It wasn’t all bad though: I found the work to be intellectually thrilling, or at the very least, very challenging (as consultants aren’t usually hired to solve “easy” problems). My co-workers definitely pushed me to be my best and taught me excellent work habits and ways of tackling complex problems. Some of them became dear friends.
And the travel benefits were nice. I quickly became accustomed to having elite status on most airlines and hotels (fun fact: within a year I had the 2nd highest possible status on Delta (Platinum), and the airline stewards would practically roll out the red carpet when I and my team got on the flight). I paid for multiple family vacations 100% with the points I had accumulated.
Eating out with the team was another plus. We essentially had no limit on what food we could get while one the road and I was able to eat at some extremely nice places, assuming my client’s location had fine dining fare nearby, which certainly wasn’t always the case, especially when you were working in areas like Meridian Mississippi or Detroit Michigan’s outskirts.
Lastly: the firm tried its best to make us feel like we were on top of the world. For example they rented out the Texas Ranger’s baseball stadium for a team event. We felt extremely posh.
Despite the grueling schedule I began to rise in the company. I was promoted to manager a year earlier than most of my peers, and in my year end performance review senior partners at the firm told me that they had decided to place me on the “fast track” to becoming a partner (a position that could eventually see me earn a salary of close to $1M per year). The future seemed bright, and I felt proud of what I had achieved.
And that’s when I began to wonder: was this lifestyle really worth it?
The long hours were starting to take a toll on my happiness. Even with being able to work from home on Fridays (at least half the month), Saturdays were spent with chores and Sundays with attending church services. I technically lived in Boston, but increasingly felt like I didn’t even have the time to explore the city or East Coast.
Worse, I was starting to feel like I was missing out on my children’s lives. Both of my children at the time (2 girls) were only 3 and 1 years old at the time, and as anyone will tell you about young kids, they change fast. I remember coming home one week and realizing that my youngest daughter looked visibly older than when I had left only 5 days before. I was missing all the little moments and it tortured me inside.

_DATA SECTION:_

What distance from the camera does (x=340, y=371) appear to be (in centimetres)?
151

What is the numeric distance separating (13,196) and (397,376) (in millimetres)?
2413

_INSTRUCTIONS:_
(1) In the essay on consulting life, what airline status did the writer reach on Delta within a year?
(2) List every day of the week named in the essay on consulting life.
(3) From the essay on consulting life, copy out word for word the stretch from "Worse, I was" through "tortured me inside.".

_FULL SOLUTIONS:_
(1) Platinum, the 2nd highest possible status on Delta.

(2) Fridays, Saturdays, Sundays

(3)
Worse, I was starting to feel like I was missing out on my children’s lives. Both of my children at the time (2 girls) were only 3 and 1 years old at the time, and as anyone will tell you about young kids, they change fast. I remember coming home one week and realizing that my youngest daughter looked visibly older than when I had left only 5 days before. I was missing all the little moments and it tortured me inside.